* RAW DATA *
++++++++++++++++++++

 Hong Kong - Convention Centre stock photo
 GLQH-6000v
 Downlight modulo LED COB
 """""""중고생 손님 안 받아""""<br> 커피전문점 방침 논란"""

++++++++++++++++++++

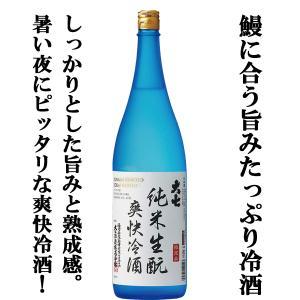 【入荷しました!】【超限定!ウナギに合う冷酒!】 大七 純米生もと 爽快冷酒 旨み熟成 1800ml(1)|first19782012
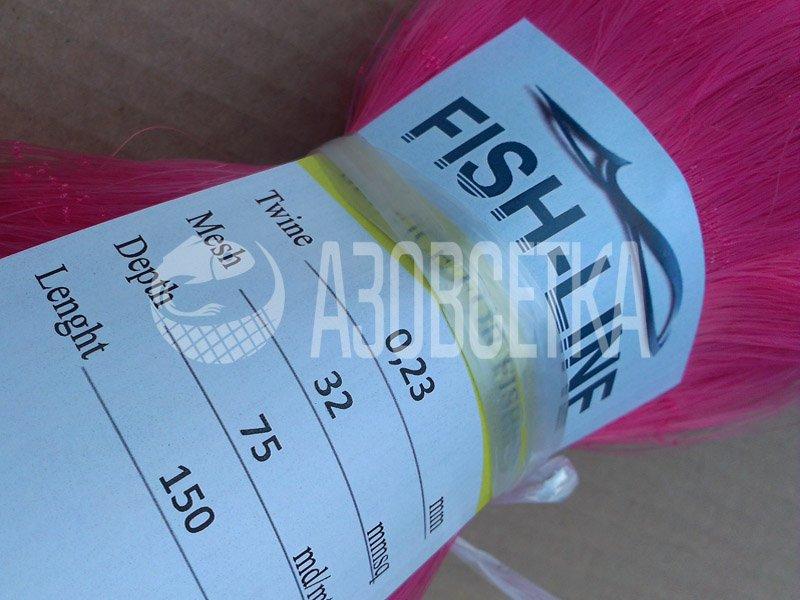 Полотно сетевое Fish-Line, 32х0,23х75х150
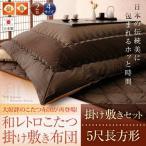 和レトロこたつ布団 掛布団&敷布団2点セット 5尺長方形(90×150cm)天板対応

++++++++++++++++++++

* INSTRUCTIONS FOR THE TASK *
Above are records; repeat only the lines from the line with "Полотно сетевое Fish-Line, 32х0,23х75х150" through the line with "和レトロこたつ布団 掛布団&敷布団2点セット 5尺長方形(90×150cm)天板対応", and leave pictures out.

* WRITTEN RESPONSE *
 Полотно сетевое Fish-Line, 32х0,23х75х150
 和レトロこたつ布団 掛布団&敷布団2点セット 5尺長方形(90×150cm)天板対応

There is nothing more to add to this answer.